All Over Time

Art Out of Time: Unknown Comics Visionaries, 1900-1969

This is a big $40 collection of old comics, a new 318-page hardcover anthology from Harry N. Abrams, Inc. "Those selected for inclusion in this anthology all possess distinct, fully formed visual and/or literary sensibilities and, in writing or drawing, their work moves beyond what 99 percent of comics allows" according to author Dan Nadel. There’s not a lot of text, but the text that’s there is good, even vital. But mostly, it’s a presentation of 29 artists and their works, largely taken from newspaper strips and humor comic pamphlets from the first half of the 20th century, though there’s some later samples, plus short stopovers in the world of Golden Age superheroes, pre-Code horror, and ‘underground’ material.

Ok, let me get the personal bias out of the way first. Any anthology of vintage comics that contains the apparent surviving entirety of Charles Forbell’s 1913 Naughty Pete (yep, all 11 strips) is probably going to get a recommendation from me, barring some calamitous presentational shortcoming. There are a few presentational shortcomings here - at 11.1 x 8.4 inches, it's not a small book, but not quite big enough to allow a few of the works presented within to be read without squinting - though none of them are major. Actually, maybe my promise of recommendation is not even true anymore, since Nadel’s now gone and put together the complete Naughty Pete - I guess there’s always a chance for the discovery of those lost strips in future works, though.

*Recorded information*
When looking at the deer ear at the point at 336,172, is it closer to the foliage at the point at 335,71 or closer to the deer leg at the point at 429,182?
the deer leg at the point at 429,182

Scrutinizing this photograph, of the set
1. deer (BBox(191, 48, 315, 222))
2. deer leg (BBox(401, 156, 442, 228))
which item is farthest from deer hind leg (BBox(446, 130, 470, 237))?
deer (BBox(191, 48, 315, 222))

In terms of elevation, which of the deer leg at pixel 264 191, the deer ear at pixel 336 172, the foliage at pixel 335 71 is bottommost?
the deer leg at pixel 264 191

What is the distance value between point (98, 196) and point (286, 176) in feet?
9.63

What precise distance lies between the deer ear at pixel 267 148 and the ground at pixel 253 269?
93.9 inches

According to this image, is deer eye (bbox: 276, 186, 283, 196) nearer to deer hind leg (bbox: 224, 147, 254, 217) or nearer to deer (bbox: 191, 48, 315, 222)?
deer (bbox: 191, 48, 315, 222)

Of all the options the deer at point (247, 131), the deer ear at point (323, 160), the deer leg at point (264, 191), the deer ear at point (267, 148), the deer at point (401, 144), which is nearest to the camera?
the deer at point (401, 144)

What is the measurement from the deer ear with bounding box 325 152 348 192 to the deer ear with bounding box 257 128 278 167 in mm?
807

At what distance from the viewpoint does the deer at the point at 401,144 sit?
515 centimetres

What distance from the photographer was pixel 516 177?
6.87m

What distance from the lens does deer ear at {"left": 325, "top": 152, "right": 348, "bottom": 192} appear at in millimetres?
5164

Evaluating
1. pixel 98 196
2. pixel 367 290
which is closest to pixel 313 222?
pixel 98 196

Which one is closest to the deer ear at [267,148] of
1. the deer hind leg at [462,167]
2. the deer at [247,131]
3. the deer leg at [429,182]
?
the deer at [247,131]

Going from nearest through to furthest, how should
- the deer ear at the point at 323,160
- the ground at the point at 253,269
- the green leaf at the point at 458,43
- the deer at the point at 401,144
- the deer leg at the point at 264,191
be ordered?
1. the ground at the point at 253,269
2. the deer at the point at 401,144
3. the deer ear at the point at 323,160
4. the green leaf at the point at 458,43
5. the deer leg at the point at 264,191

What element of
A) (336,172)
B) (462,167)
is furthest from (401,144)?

*Exercise instructions*
a - According to the review of the comics anthology, how many artists does the book present?
b - Rewrite everything in the records from the line containing "What element of" down to the end of the records as a Markdown table with the columns "Row" and "Record line", omitting blank lines.

*Responses for each task*
a - 29 artists.

b -
| Row | Record line |
|---|---|
| 1 | What element of |
| 2 | A) (336,172) |
| 3 | B) (462,167) |
| 4 | is furthest from (401,144)? |